The wine list boasts many great wines: 1990 Domaine de la Romanee Conti St Vivant at €3,600 per bottle; 1998 Cheval Blanc for €4,200 and a 1985 Chateau Petrus at an eyewatering €6,650. While the 2004 Petit Mouton de Mouton Rothschild seemed to be priced high at €360, the Chateau d’Yquem 1998 seemed quite reasonable by comparison at €970. Often when it’s hard to find value on a restaurant wine list the Rhone valley provides respite and this was definitely one of those situations. I settled on a bottle of 2003 St Joseph from Domaine Jean-Louis Chave.
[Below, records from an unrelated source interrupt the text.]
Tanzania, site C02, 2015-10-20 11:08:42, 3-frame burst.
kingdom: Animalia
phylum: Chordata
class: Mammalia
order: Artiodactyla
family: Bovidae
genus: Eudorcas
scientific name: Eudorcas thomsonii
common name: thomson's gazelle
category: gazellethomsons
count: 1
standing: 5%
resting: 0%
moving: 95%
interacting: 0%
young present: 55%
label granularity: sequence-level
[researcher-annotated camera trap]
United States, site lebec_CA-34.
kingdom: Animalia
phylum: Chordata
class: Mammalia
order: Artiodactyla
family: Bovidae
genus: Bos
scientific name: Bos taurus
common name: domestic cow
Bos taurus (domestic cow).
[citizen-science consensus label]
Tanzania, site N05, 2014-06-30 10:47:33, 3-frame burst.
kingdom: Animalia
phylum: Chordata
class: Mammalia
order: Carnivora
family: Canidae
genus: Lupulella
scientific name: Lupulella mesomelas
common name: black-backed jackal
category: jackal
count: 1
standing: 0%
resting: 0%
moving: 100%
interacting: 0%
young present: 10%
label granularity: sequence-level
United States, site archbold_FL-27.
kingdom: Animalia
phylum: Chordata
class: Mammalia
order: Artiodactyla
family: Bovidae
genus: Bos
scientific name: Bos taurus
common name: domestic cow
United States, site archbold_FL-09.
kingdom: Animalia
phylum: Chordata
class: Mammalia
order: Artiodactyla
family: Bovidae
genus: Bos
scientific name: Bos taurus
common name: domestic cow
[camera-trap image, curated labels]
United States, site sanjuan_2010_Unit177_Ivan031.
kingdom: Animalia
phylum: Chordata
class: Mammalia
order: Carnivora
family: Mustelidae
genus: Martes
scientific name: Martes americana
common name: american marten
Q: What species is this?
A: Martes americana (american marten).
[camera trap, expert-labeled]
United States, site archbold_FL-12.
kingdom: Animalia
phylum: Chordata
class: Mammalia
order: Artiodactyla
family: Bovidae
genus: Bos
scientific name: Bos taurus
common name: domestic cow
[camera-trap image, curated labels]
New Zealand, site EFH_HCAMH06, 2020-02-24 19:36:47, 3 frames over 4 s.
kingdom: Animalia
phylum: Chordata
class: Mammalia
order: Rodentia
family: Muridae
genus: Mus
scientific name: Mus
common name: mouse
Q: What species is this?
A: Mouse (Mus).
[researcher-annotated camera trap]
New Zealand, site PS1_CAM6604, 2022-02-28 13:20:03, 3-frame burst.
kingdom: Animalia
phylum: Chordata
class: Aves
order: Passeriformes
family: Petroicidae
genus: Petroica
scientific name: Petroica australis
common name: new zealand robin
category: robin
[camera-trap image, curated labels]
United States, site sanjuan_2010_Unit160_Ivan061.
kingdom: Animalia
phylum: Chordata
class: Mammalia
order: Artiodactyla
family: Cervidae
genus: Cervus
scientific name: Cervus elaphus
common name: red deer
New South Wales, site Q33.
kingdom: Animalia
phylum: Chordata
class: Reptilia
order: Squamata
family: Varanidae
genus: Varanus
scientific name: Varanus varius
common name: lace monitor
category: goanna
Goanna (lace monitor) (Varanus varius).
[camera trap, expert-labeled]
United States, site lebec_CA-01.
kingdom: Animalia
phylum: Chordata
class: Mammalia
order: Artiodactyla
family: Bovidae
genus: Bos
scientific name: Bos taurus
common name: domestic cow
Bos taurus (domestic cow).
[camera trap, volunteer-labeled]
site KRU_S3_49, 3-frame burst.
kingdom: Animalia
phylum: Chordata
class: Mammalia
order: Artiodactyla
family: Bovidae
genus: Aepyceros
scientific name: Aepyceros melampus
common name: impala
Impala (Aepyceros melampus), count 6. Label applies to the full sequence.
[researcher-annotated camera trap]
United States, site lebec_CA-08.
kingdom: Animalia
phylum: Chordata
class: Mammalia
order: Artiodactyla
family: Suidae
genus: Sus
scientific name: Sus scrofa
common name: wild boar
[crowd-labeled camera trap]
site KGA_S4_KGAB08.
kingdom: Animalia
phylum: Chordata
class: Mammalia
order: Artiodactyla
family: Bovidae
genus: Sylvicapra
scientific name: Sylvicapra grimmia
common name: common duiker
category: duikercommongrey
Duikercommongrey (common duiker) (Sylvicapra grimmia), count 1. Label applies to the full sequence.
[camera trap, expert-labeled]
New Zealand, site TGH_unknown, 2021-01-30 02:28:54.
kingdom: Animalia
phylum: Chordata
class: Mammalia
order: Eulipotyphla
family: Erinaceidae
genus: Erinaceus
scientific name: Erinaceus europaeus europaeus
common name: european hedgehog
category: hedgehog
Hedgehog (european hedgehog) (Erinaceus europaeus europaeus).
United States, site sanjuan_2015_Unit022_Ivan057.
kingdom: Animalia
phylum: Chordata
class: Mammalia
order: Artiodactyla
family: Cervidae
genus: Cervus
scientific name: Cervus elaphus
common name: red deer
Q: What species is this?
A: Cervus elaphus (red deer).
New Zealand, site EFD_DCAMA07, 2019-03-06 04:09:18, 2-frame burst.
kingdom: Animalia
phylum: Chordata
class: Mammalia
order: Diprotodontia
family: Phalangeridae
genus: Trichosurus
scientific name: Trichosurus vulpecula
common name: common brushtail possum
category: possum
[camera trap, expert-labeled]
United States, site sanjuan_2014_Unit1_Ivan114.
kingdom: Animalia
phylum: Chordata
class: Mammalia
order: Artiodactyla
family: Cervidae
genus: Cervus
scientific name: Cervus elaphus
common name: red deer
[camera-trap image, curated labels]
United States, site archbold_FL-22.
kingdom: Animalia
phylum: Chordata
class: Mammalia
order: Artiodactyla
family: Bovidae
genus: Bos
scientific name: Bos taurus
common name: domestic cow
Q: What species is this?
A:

Having chosen this based upon its relatively great value at €80, I was well pleased with the wine’s lovely mineral and liquorice flavours leading into a long peppery finish but selecting the food to match the wine was the challenge.
After Saint Jacques, spit roasted “Poulet Fermier” with Robuchon’s famous mashed potato, rumour has it that it’s made with 50 per cent cream plus 50 per cent butter and a little potato thrown in, sommelier Nicolas Vialettes, whom I remembered from restaurant The Square in London, came over and complimented my choice on the wine, “one of the best wine makers in the world”. Reflecting on this for a moment, I remembered the little known fact that more 100 point Parker wines have appeared from the Rhone Valley than Bordeaux!
Head sommelier Frederic Woelffle then appeared and kindly offered my companion and I a glass of 2001 Chateau La Mission Haut-Brion, “an open bottle that just happened to be in the kitchen!”. We chatted about the wine list Frederic has proudly inherited, but says he has yet to cast his signature upon it.
He invited me to return in a couple of months to do one of my Riviera Radio wine series interviews, an occasion which I’m certainly looking forward to because I suspect the wine list here is set to become something quite special.
Following the medley of desserts including apple tart and dark chocolate torte, I finally “Iles flottanted” my way home with the sweet aftertaste of a very pleasant food and wine experience!